To refuse to numb or distract yourself from the ache.
To believe that God is still at work, even when you can’t see it.
To be in-between is not to be abandoned. It is to be human. And it is to be met again and again by the God who doesn't rush formation, who doesn’t despise waiting, and who isn’t finished yet.
If You’re in the In-Between Now
Maybe that’s where you find yourself today. Somewhere between the loss and the new beginning. Between calling and clarity. Between longing and fulfillment. Between questions and answers.
Maybe it feels like your life has stalled. Like your prayers hang unanswered. Like you’ve outgrown the old but haven’t yet grown into the new.
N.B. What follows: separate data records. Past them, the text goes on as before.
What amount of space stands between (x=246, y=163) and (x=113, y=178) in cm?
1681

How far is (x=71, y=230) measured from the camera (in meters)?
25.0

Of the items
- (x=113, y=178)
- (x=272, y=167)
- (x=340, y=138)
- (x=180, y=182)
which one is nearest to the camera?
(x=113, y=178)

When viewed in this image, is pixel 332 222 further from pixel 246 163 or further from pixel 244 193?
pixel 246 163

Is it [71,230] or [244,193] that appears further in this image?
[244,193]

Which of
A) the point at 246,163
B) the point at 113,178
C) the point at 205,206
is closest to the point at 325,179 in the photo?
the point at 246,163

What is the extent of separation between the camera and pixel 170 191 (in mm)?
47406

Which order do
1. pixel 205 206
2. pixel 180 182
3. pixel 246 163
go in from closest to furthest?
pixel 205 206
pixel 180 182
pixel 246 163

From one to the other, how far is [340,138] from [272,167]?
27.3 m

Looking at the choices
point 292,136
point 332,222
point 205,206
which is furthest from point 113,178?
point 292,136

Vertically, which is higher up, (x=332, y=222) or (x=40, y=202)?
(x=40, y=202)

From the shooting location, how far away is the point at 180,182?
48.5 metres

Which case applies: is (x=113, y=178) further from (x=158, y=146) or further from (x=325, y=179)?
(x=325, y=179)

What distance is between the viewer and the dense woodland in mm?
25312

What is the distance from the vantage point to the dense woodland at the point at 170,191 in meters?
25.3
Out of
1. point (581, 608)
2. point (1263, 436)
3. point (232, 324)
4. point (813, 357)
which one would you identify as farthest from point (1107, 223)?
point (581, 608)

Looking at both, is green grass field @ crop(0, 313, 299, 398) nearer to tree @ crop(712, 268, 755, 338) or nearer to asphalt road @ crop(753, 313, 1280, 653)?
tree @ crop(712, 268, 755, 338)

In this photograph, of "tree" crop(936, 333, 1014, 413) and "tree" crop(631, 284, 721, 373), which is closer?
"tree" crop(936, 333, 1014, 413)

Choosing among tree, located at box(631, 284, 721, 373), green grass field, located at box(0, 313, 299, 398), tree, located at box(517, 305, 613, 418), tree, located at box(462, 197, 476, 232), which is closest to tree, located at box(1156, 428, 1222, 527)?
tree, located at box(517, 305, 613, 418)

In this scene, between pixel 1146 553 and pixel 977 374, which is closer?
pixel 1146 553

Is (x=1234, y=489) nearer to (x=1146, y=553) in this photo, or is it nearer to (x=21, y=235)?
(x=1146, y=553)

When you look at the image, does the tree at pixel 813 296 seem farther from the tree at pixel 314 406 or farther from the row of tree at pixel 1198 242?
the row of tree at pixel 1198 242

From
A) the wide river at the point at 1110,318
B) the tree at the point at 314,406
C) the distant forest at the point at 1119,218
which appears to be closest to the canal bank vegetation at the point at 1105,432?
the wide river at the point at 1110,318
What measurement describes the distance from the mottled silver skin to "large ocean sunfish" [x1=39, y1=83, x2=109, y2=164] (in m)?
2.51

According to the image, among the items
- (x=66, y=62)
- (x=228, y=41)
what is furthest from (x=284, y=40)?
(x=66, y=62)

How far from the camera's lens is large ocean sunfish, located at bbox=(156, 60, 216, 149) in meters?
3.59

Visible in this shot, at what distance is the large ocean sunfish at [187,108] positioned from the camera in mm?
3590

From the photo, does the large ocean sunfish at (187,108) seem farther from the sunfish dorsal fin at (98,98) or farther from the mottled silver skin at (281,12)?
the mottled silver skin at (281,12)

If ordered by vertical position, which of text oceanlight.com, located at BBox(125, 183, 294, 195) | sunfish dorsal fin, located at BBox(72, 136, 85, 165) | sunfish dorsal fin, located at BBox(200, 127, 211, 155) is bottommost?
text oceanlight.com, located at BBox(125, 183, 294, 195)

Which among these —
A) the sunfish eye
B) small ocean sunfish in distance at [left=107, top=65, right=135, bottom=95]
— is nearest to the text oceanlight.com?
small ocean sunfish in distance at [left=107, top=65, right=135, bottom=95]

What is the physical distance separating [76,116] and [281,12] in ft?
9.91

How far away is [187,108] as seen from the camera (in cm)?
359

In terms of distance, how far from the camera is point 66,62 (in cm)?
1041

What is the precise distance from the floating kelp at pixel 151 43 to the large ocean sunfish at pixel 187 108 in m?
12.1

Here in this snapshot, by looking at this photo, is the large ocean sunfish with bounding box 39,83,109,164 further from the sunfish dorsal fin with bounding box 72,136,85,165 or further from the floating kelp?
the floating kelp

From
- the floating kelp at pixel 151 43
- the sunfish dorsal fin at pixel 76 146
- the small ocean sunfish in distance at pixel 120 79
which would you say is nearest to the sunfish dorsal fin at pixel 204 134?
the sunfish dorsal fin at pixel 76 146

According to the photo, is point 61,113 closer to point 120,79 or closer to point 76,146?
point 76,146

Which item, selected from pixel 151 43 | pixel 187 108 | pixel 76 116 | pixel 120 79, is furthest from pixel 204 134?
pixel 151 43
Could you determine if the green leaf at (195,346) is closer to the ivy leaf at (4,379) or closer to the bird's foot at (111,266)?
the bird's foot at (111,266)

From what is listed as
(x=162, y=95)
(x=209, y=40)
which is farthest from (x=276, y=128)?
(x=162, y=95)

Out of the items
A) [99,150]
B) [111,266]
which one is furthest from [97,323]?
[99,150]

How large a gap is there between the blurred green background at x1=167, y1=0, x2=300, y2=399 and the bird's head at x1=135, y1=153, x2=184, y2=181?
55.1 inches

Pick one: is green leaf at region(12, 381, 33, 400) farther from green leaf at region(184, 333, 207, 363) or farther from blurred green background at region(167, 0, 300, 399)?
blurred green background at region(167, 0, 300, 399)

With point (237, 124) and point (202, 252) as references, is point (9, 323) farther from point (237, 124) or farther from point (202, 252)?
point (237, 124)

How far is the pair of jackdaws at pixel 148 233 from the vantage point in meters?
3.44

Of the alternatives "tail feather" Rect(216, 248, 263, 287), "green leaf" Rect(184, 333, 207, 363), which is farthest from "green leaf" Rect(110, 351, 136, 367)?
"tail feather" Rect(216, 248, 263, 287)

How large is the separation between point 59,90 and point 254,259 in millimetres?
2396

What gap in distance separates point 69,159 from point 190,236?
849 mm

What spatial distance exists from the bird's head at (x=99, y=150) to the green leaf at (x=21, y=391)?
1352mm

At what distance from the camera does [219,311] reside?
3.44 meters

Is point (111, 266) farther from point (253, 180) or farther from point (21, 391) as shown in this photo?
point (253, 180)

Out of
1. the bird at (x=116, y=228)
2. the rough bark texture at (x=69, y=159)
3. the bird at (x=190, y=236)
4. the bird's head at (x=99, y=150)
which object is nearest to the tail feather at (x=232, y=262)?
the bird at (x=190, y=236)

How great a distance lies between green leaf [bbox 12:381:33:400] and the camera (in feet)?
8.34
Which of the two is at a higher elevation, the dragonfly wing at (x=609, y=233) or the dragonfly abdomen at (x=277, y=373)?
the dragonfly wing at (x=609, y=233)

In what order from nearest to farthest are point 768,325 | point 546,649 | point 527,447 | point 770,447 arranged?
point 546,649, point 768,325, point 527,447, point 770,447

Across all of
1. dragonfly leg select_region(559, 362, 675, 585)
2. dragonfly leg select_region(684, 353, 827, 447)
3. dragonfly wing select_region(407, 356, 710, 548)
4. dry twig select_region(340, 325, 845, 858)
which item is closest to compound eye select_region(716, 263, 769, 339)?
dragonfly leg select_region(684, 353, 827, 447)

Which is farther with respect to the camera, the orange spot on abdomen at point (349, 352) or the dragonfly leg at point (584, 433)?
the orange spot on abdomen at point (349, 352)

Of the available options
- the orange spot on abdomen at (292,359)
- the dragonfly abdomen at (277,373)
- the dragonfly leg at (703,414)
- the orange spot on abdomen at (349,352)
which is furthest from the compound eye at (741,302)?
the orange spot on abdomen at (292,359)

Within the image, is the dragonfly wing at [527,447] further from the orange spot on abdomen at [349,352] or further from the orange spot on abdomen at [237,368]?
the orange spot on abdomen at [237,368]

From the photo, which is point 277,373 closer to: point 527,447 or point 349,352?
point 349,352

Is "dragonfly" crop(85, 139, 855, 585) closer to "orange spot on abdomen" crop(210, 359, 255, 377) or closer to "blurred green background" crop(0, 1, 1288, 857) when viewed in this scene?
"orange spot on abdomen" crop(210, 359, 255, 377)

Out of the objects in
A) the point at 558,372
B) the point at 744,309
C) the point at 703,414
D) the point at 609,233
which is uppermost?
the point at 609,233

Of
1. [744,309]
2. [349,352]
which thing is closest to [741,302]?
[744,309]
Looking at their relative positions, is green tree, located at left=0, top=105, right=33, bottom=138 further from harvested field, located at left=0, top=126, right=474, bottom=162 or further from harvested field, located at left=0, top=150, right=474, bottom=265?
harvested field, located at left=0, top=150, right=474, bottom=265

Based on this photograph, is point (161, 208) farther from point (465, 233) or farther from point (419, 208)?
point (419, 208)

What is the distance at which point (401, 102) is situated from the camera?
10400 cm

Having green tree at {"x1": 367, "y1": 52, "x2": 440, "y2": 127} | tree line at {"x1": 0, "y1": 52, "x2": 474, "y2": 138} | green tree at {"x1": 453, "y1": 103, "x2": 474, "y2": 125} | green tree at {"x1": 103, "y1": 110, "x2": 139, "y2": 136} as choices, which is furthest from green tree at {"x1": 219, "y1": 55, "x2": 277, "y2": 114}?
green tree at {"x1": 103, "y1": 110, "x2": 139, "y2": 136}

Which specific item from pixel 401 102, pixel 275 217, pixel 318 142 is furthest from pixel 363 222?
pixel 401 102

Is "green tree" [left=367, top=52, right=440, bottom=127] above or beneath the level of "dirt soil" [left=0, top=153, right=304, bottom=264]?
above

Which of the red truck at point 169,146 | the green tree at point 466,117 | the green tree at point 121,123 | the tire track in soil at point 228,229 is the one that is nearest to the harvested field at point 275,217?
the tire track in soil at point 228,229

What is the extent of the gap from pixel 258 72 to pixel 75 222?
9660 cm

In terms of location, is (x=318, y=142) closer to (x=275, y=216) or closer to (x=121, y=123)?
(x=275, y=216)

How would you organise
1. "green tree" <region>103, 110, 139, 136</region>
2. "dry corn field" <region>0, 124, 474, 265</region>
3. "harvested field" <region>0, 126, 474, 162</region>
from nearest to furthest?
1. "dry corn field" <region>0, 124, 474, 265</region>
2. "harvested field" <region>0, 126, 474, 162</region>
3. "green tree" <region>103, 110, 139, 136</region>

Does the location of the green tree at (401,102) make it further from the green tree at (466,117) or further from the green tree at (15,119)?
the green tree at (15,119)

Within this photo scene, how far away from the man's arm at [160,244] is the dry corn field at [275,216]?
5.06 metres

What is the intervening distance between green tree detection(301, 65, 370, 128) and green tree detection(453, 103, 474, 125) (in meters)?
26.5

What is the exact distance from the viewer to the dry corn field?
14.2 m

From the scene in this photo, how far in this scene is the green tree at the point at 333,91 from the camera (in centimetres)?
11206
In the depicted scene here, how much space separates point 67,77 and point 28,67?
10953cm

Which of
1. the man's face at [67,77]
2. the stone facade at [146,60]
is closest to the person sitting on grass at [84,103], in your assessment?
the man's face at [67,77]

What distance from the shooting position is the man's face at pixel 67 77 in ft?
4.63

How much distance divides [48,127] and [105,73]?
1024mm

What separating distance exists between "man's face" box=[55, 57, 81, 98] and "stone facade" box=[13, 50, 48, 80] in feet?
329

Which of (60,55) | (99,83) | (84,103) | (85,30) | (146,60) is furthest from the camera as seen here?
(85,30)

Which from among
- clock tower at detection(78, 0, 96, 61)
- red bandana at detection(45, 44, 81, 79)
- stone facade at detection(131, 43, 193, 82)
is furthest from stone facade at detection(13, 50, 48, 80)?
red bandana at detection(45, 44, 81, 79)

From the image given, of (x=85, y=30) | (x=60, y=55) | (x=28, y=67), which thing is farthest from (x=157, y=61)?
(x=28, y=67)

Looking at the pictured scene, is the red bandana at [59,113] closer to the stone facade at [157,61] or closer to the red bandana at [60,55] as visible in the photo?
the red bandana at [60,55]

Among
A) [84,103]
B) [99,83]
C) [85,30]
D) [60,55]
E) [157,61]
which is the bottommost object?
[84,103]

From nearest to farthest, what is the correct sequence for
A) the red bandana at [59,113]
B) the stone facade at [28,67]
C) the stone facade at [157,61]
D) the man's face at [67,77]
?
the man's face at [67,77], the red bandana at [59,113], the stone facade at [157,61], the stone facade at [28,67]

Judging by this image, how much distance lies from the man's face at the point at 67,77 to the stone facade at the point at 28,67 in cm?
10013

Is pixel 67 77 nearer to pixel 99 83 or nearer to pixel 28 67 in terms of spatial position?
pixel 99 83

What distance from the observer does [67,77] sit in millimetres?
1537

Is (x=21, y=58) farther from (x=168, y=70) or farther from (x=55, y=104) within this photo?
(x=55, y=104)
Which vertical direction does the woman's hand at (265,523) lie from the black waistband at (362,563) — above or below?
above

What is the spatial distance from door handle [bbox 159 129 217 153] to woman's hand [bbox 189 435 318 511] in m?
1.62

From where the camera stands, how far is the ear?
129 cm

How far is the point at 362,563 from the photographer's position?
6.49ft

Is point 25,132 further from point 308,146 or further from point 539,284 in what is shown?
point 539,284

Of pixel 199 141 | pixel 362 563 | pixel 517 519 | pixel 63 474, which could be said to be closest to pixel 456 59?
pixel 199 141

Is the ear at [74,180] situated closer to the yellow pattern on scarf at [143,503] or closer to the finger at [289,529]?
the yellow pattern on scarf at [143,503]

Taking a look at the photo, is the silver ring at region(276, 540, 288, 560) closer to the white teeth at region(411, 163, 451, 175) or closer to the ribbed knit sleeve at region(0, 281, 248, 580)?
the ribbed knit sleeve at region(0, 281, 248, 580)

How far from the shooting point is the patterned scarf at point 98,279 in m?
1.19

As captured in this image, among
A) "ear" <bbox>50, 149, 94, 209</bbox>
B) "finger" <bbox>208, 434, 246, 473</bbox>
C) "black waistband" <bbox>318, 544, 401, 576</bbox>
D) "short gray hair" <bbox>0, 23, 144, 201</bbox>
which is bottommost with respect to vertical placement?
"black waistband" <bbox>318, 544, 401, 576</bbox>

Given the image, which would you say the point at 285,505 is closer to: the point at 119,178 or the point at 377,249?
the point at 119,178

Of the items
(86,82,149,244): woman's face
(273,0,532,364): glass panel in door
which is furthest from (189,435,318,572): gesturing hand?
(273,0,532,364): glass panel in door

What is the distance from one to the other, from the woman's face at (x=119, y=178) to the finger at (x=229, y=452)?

Let me say this clearly: this is not failure. This is not evidence that you are behind or forgotten.
The in-between is sacred space. Not because it feels good, but because it’s honest. And God meets us in what’s real.
And truthfully, most of life is in-between.
We are not who we were yesterday.
And we’re not yet who we hope to become.
We’re not where we used to be.
And we’re not yet where we long to be.
We live, day by day, in the unfolding—becoming, learning, waiting, growing.
And if this is where you are, may you hear this quiet invitation:
You don’t have to be afraid.
You can let the in-between do its work in you. Let it deepen your faith, not in outcomes, but in the One who walks with you in the dark. You are being shaped, not in spite of this season, but through it.
And one day—perhaps even now, in glimpses—you will say with quiet confidence:
“I remain confident of this: I will see the goodness of the Lord in the land of the living.
Wait for the Lord; be strong and take heart and wait for the Lord.”